▸ **What to do**
[A] According to the court order, what is the civil action number of the case?
[B] List every person named in the court order.

[[ Passage for review open ]]

HomeMy WebLinkAbout2017CV884 - Chayce Anderson V. Fcps Officer Jason Shutters - 060 - Magistrate's Recommendation And OrderIN THE UNITED STATES DISTRICT COURT
FOR THE DISTRICT OF COLORADO
Civil Action No. 17-cv-00884-CMA-STV
CHAYCE AARON ANDERSON,
Plaintiff,
v.
JASON SHUTTERS,
Defendants.
______________________________________________________________________
RECOMMENDATION AND ORDER
______________________________________________________________________
Magistrate Judge Scott T. Varholak
This matter is before the Court on Plaintiff’s Motion to Amend “Amended Prisoner
Complaint” in Compliance with Federal Rule of Civil Procedure #15 (the “Motion to
Amend”) [#50] and Defendant Jason Shutters’ Motion to Dismiss Plaintiff’s Amended
Complaint (ECF No. 9) Pursuant to Fed.R.Civ.P. 12(b)(6) (the “Motion to Dismiss”)

[[ Passage for review closed ]]
[[ Data extract open ]]

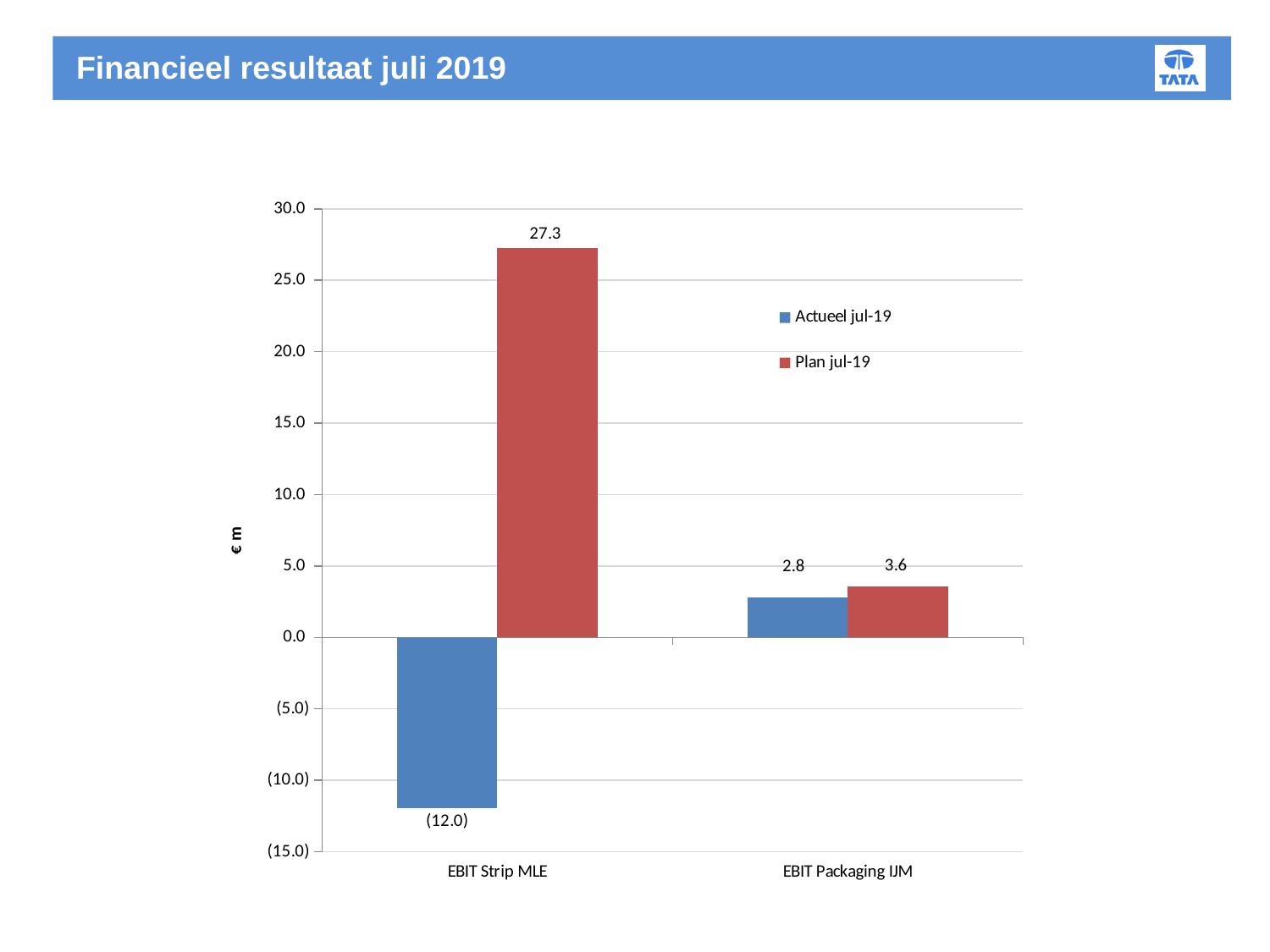
Which bar has the highest value on the chart? Plan jul-19 for EBIT Strip MLE What kind of chart is shown on the slide? Bar chart For EBIT Packaging IJM, which is larger: Actueel jul-19 or Plan jul-19? Plan jul-19 Is the Plan jul-19 value for EBIT Strip MLE greater or less than 25.0? greater What is the Actueel jul-19 value for EBIT Packaging IJM? 2.8 What is the Actueel jul-19 value for EBIT Strip MLE? (12.0) What is the Plan jul-19 value for EBIT Strip MLE? 27.3 Which bar has the lowest value on the chart? Actueel jul-19 for EBIT Strip MLE How many categories are shown on the x axis? 2 What is the Plan jul-19 value for EBIT Packaging IJM? 3.6 What is the difference between the Plan jul-19 and Actueel jul-19 values for EBIT Packaging IJM? 0.8 How many series does the legend list? 2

[[ Data extract closed ]]

▸ **Solution list**
[A] 17-cv-00884-CMA-STV

[B] Chayce Aaron Anderson, Jason Shutters, Scott T. Varholak